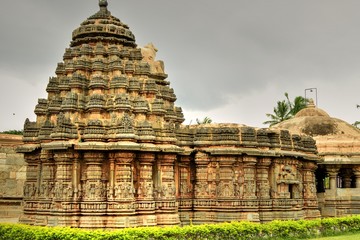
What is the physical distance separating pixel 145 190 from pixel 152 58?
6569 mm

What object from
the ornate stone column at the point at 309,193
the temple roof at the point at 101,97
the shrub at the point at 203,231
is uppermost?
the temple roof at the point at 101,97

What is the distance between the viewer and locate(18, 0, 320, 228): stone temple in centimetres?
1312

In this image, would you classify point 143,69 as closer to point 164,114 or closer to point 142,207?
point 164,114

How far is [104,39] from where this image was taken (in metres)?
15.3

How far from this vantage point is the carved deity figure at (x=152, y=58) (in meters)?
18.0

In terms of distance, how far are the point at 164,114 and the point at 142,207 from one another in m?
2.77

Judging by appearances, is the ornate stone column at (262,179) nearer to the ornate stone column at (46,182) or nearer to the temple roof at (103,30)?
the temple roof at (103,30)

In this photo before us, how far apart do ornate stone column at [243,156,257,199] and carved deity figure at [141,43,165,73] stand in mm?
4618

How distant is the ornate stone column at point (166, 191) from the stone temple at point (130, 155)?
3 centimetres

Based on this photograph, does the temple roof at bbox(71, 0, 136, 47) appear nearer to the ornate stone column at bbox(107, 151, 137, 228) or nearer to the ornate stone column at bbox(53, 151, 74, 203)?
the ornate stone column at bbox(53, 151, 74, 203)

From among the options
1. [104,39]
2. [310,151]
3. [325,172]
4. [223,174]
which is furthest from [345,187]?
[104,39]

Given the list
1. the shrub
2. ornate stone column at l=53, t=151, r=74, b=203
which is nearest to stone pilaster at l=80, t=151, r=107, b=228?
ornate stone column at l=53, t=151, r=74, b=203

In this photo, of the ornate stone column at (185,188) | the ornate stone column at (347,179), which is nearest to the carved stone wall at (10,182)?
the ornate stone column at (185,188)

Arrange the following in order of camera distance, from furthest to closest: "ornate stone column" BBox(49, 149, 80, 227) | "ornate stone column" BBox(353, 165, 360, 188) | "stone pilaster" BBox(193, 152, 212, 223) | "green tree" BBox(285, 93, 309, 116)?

**What to work on:**
Rewrite the material from the line with "Judging by appearances, is" up to and including the line with "3 centimetres", putting "decorated stone column" in place of "ornate stone column" and leaving everything else unchanged.

**Response to this task:**
Judging by appearances, is the decorated stone column at (262,179) nearer to the decorated stone column at (46,182) or nearer to the temple roof at (103,30)?
the temple roof at (103,30)

In this photo before us, how far apart do decorated stone column at [243,156,257,199] and carved deity figure at [141,43,165,73] stand in mm?
4618

How distant is the decorated stone column at point (166, 191) from the stone temple at point (130, 155)?
3 centimetres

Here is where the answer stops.